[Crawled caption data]
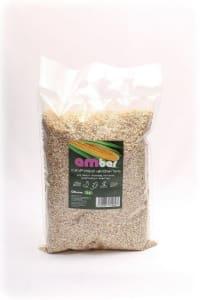 Наполнитель  Ambar  кукурузный 3л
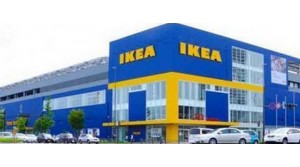 VTS WINGs serving the world's largest furniture retailer – IKEA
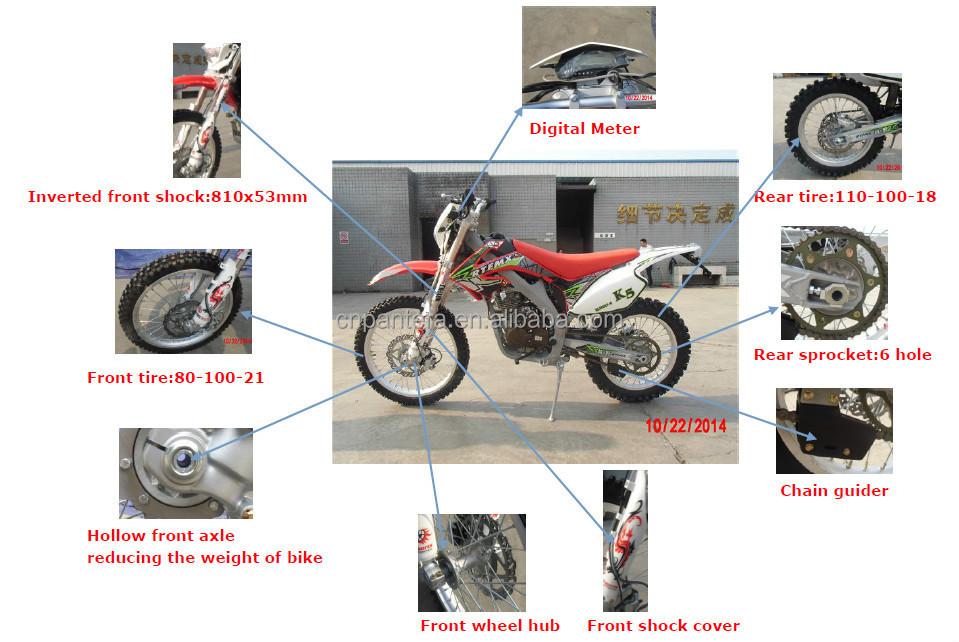 250cc CB Engine 4 Stroke Dirt Bike Off Road Motorcycles For Cheap Sale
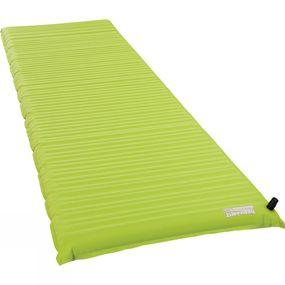 NeoAir Venture WV Regular Sleeping Mat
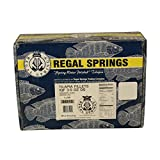 Regal Springs, Tilapia Fillets, 10 lb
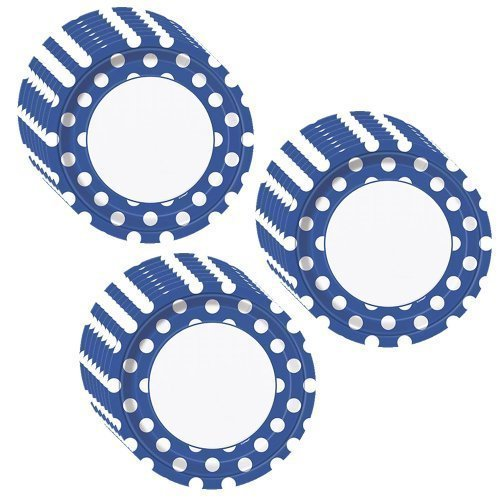 Royal Blue Polka Dots Party Dinner Plates - 24 Pieces ()
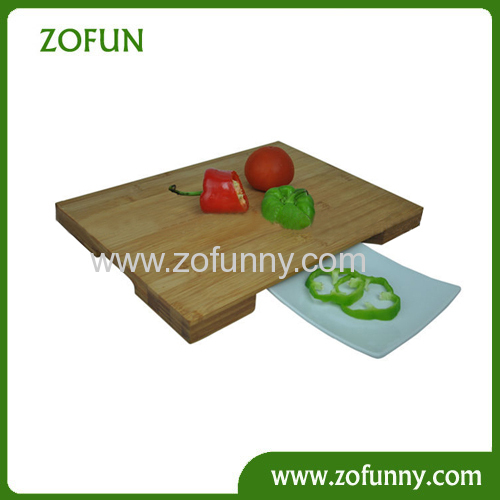 Available and durable bamboo cutting board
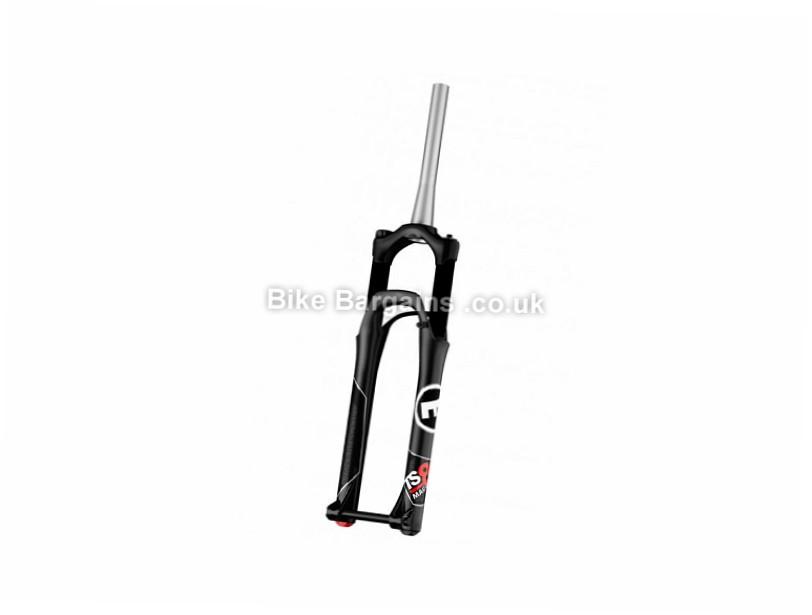 "Magura TS8 eLECT 100mm 29"" MTB Suspension Forks 100mm, 29"", Black"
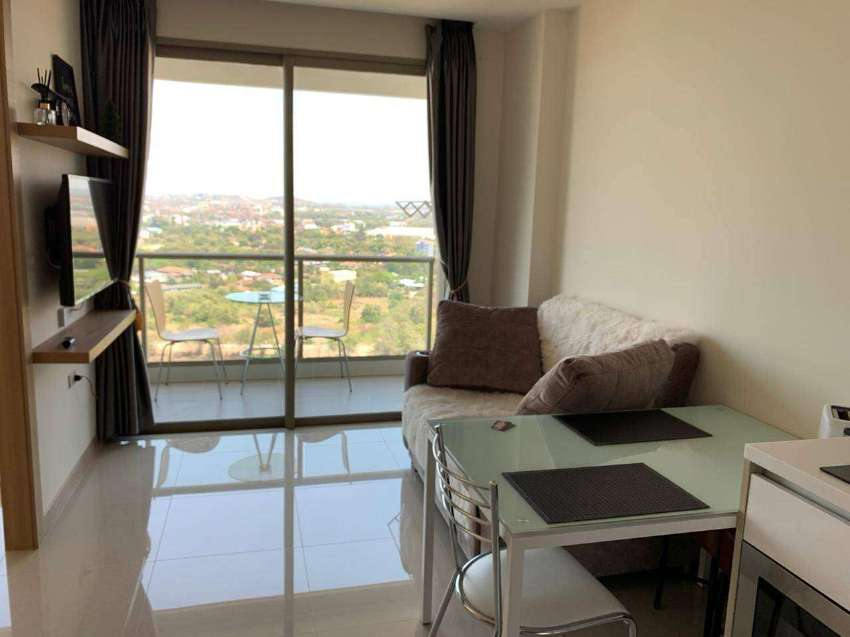 ☆ The Riviera Jomtien, 1 Bedroom, Foreign Name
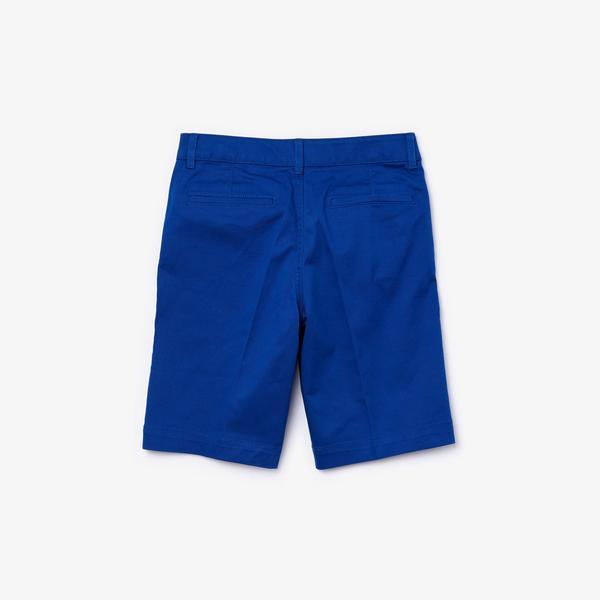 Lacoste Çocuk Saks Mavi Bermuda Şort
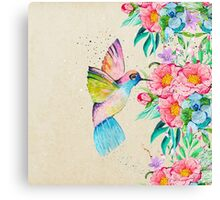 Whimsical watercolor hummingbird and  floral hand paint Canvas Print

- _GOAL OF THE EXERCISE_
Retype the data in full. Images do not go in the copy.

- _RESPONSE TO THIS TASK_
 Наполнитель  Ambar  кукурузный 3л
 VTS WINGs serving the world's largest furniture retailer – IKEA
 250cc CB Engine 4 Stroke Dirt Bike Off Road Motorcycles For Cheap Sale
 NeoAir Venture WV Regular Sleeping Mat
 Regal Springs, Tilapia Fillets, 10 lb
 Royal Blue Polka Dots Party Dinner Plates - 24 Pieces ()
 Available and durable bamboo cutting board
 "Magura TS8 eLECT 100mm 29"" MTB Suspension Forks 100mm, 29"", Black"
 ☆ The Riviera Jomtien, 1 Bedroom, Foreign Name
 Lacoste Çocuk Saks Mavi Bermuda Şort
 Whimsical watercolor hummingbird and  floral hand paint Canvas Print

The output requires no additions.